Short exercise →
Present the text of the entries below as a numbered list, one line per item, with blank lines omitted and the pictures left out.

Information provided →
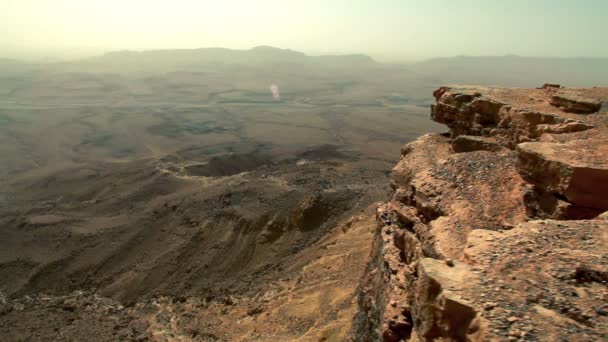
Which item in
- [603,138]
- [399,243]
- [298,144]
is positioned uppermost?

The output →
1. Which item in
2. - [603,138]
3. - [399,243]
4. - [298,144]
5. is positioned uppermost?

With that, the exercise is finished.